Someone growled, and Werner and I both looked up.

“Nick? You okay?”

He growled louder and pointed to the lower half of his face. “Wired shut!” he had already printed on the notebook he pulled from his navy T-shirt pocket.

“I’m so sorry,” I groaned while Werner finished buttoning my uniform, and that’s when I looked down at his hands and noticed my name tag.

“Isobel,” I called as I exited the bathroom before the injured men in my life. “What was your grandmother’s name?”

“Elizabeth, but you can call her Beth, Betsy, Betty, Lizbeth, Eliza, Lizzie. Why?” Isobel continued roller-skating.

Bette? “I just wondered.” . . . how she would sound through a voice modulator. Lizzie? I’d just carhopped in Lizzie’s roller skates. “Isobel, does your grandmother travel in a chauffeured powder blue stretch limo?”

Isobel stopped dead. “Oh, no. Has she been checking up on me again?”

“She has if Bette is an alias.”

“That’s her. Making sure I don’t screw up her plans and shame the family.”

I shook my head, gave Nick a meaningful look, and smoothed my bodice. “This carhop outfit I’m wearing used to belong to Isobel’s grandmother. I believe she was a carhop in her youth, right, Isobel?”

“Absolutely, at three different diners, actually.”

I’d learned from that vision that Grand-mère was self-made, and one man had given her a key wrapped in money. It didn’t seem connected to the first vision at all, but then, most early visions seemed disconnected.

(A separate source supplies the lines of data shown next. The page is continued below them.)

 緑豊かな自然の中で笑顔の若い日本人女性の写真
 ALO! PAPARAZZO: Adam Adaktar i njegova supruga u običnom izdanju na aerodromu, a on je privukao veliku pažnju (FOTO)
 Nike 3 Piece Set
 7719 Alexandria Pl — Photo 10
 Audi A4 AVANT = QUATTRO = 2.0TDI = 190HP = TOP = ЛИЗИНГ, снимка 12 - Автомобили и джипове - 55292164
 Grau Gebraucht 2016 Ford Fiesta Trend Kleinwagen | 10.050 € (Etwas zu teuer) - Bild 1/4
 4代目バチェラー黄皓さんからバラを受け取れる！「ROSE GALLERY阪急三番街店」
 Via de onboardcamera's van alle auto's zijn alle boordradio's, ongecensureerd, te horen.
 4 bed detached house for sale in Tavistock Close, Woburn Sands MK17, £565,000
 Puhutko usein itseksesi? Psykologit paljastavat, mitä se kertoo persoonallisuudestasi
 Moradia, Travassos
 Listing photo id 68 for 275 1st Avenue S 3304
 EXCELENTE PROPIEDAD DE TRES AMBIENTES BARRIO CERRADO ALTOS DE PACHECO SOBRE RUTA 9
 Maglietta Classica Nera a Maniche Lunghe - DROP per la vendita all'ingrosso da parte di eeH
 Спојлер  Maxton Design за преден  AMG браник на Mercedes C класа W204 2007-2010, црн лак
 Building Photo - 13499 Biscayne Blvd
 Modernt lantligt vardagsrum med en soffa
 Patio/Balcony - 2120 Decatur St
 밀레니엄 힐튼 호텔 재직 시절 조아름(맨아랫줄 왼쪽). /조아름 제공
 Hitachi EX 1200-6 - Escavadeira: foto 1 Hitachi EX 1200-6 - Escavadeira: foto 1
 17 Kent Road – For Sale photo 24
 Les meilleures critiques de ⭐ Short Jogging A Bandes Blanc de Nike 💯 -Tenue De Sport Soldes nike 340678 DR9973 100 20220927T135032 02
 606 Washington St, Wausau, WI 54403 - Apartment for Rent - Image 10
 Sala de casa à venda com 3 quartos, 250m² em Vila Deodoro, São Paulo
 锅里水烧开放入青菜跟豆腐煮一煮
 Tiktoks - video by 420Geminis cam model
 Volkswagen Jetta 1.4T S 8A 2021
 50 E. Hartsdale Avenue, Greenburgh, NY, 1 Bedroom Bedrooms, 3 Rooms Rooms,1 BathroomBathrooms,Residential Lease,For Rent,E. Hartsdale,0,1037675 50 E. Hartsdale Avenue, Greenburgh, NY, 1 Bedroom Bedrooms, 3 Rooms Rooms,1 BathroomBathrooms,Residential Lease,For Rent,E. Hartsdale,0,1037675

Understanding lit Nick’s expression. He knew I zoned when I got a reading on a vintage outfit. Werner, however, did not know about my psychic gifts, and he never would. Nick had kept my secrets since we were kids, even the weird ones, like psychometry later in life. As for Werner, well, him mocking me by calling me glamazon in third grade, which inspired my “Little Wiener” comment, sort of put him out of the running for secret keeper. After Eve, Nick had been my second-main confidant, many times in a romantic way. Now, as a friend.

Werner was, and always had been, as he put it, my frenemy. As in “keep your frenemies close.” And I was certainly doing that today; yellow lace, front hook, push-up bra close. But these days, Werner and I were mostly leaving our polite, if distant, frenemy relationship behind, eerily rising above it toward a “What a messy, seam-ripping clustertuck this is. And give me the pinking shears so I can slit my throat, in a bloody jagged-edged sort of way.”